This attack is the latest in a series of state-sponsored attacks against journalists in the kingdom of Eswatini, as Swaziland is now called. On 7 February 2018, a photojournalist with the Swazi Observer was attacked after he took pictures of a convoy of overcrowded vehicles transporting prison wardens.

Another photojournalist with the Sunday Observer was attacked on 13 July 2018 after he took pictures of government vehicles parked outside a deputy prime minister’s office. Police forced the photojournalist to delete pictures he had taken.

These attacks against journalists are a direct attack on the rights to free expression and press freedom as explicitly protected in Section 24 of Eswatini’s Constitution. Yet State security forces continue to attack journalists with impunity.

It is unfortunate that state security agents’ violence against journalists is not confined to Eswatini alone. In August this year, similar violations also took place in Tanzania and Zimbabwe.

A worrying regional trend

This worrying regional trend undermines the international commitments each of these three countries made to promote and uphold press freedoms and access to information.

For example, Article 19 of the Universal Declaration of Human Rights (UDHR) binds Eswatini, Tanzania, and Zimbabwe to the promotion of a free media, a key component of any democracy.

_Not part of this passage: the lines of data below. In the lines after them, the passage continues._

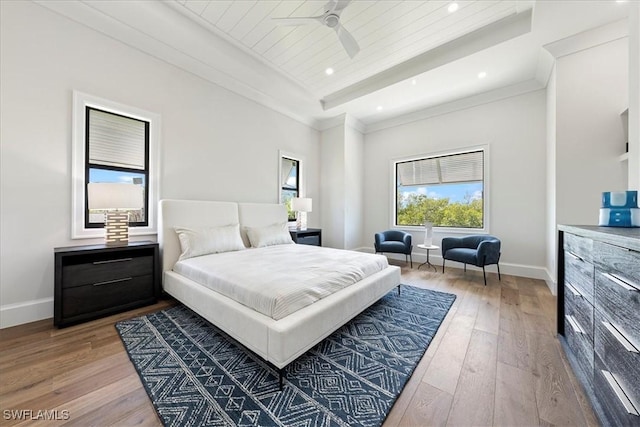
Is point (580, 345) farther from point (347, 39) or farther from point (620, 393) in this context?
point (347, 39)

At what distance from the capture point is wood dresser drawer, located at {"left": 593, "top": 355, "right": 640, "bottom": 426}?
936mm

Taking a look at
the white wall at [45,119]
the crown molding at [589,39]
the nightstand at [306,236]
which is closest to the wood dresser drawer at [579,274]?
the crown molding at [589,39]

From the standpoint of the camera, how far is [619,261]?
110cm

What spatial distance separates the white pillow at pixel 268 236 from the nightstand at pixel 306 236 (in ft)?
1.58

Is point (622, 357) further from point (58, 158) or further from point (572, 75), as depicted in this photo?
point (58, 158)

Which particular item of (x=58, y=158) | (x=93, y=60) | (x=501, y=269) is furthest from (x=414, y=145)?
(x=58, y=158)

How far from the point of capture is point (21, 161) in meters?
2.24

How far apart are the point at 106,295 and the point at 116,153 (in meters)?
1.63

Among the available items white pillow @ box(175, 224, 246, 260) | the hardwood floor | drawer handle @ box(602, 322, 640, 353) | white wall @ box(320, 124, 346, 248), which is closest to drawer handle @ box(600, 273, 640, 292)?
drawer handle @ box(602, 322, 640, 353)

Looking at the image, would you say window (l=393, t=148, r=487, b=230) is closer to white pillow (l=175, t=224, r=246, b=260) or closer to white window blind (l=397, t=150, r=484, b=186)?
white window blind (l=397, t=150, r=484, b=186)

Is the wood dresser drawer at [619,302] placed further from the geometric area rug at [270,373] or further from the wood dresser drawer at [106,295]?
the wood dresser drawer at [106,295]

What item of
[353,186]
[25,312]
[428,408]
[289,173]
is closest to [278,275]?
[428,408]

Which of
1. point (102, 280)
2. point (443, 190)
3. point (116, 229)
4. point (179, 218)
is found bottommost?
→ point (102, 280)

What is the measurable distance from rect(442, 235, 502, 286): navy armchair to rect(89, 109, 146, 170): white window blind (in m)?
4.71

Article 9 of the African Charter on Human and People’s Rights which promotes the right to access information also applies to countries such as Eswatini. State security organs must, therefore, be used to promote access to information and not hinder it by censoring journalists.

MISA Zimbabwe position

MISA Zimbabwe appeals to the Southern African Development Community (SADC) to look into these continued state-sponsored violations against journalists. It is high time the regional body condemned the continued use of state security agents to violate fundamental rights such as the right to free expression and the right to access information.